Nick & Norah’s Infinite Playlist (PG-13) ***½
The problem with most movie romances — the thing that makes so many of them tough to sit through — is that you’re usually just waiting for the couple to get on with it and realize they’re made for each other, so you can go home and continue about your business.
Nick and Norah’s Infinite Playlist, director Peter Sollett’s follow-up to his debut Raising Victor Vargas, is, on the surface, another one of those movies. You have Nick (Michael Cera), the sole straight member of a gay punk-rock band, and you have Norah (Kat Dennings), the sole Jewish girl in a Catholic high school. They are kindred spirits — outcasts even within the carefully constructed universes adolescents build for themselves.
Even if the film’s title hadn’t already keyed you in on it, you’d know Nick and Norah are destined to fall in love before the night in Infinite Playlist is over. The multitude of obstacles that stand in their way — Nick’s lingering crush on his manipulative ex-girlfriend Tris (Alexis Dziena), or Norah’s best friend Caroline (Ari Graynor), who has gotten disastrously drunk and wandered off into big, bad New York City — will be overcome before the sun rises.
The plot centers on Nick and Norah’s quixotic quest to find out where their favorite band, the underground group Where’s Fluffy, is performing a secret gig. But it’s merely a means for the two teens to discover each other. Nick and Norah’s Infinite Playlist, which was adapted from the beloved young adult novel by first-time screenwriter Lorene Scafaria, has the comic sensibility and warmth of character of vintage John Hughes films.
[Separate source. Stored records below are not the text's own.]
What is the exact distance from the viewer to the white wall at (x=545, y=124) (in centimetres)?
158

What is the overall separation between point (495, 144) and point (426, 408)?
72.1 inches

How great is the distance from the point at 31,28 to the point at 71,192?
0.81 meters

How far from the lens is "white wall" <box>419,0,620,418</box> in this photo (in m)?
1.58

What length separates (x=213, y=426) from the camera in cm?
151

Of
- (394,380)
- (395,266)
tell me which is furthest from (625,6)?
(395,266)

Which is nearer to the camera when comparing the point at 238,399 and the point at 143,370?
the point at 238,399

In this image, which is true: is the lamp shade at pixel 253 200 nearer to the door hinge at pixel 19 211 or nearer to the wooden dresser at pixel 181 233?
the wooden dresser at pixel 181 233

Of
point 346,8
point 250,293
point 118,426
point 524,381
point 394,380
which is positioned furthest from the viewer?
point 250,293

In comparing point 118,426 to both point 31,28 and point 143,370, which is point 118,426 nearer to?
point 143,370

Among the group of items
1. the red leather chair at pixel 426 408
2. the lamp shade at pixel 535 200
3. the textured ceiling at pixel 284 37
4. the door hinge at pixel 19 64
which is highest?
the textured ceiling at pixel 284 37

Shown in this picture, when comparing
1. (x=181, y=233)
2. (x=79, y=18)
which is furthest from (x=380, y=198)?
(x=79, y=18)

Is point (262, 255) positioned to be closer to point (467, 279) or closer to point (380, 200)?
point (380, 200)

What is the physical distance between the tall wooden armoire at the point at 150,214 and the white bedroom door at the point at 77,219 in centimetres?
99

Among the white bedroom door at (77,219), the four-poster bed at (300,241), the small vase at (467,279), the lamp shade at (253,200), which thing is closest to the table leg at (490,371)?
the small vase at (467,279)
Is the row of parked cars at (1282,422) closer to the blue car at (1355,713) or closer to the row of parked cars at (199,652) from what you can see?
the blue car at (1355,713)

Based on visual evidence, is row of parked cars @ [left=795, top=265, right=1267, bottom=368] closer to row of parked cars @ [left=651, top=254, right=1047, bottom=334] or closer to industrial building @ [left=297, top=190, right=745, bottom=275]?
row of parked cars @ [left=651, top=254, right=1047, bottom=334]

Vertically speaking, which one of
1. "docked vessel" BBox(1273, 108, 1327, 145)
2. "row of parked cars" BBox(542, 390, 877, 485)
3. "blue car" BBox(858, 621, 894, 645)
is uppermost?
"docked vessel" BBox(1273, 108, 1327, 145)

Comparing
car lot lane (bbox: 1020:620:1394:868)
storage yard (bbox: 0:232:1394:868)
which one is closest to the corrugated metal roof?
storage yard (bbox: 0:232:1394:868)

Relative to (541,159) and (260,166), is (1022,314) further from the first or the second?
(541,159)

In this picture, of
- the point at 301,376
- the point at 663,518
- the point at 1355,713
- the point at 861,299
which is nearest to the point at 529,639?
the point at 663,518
But much like he did in Victor Vargas, director Sollett adds a humanistic layer of insight and wisdom to the story that transcends teen-pic formulas. There are countless little moments in Nick and Norah’s Infinite Playlist — Nick using his Yugo’s windshield wipers to clear away a lipstick smear, the silent look between two girls that expresses the end of their friendship and the beginning of a rivalry — that resonate with heartache and exhilaration. The movie is filled with wonderful music, memorable characters and rich, quotable dialogue (”I refuse to be the goody bag at your pity party.”) But what makes the picture really soar is the way it reminds you what it feels like to fall in love — and the endless, countless possibilities a new romance brings.
Cast: Michael Cera, Kat Dennings, Aaron Yoo, Rafi Gavron, Ari Graynor, Alexis Dziena, Zachary Booth, Jay Baruchel
Director: Peter Sollett
Screenwriter: Lorene Scafaria. Based on the novel by Rachel Cohn and David Levithan.
A Columbia Pictures release. Running time: 90 minutes. Vulgar language, sexual situations, adult themes. Playing at area theaters.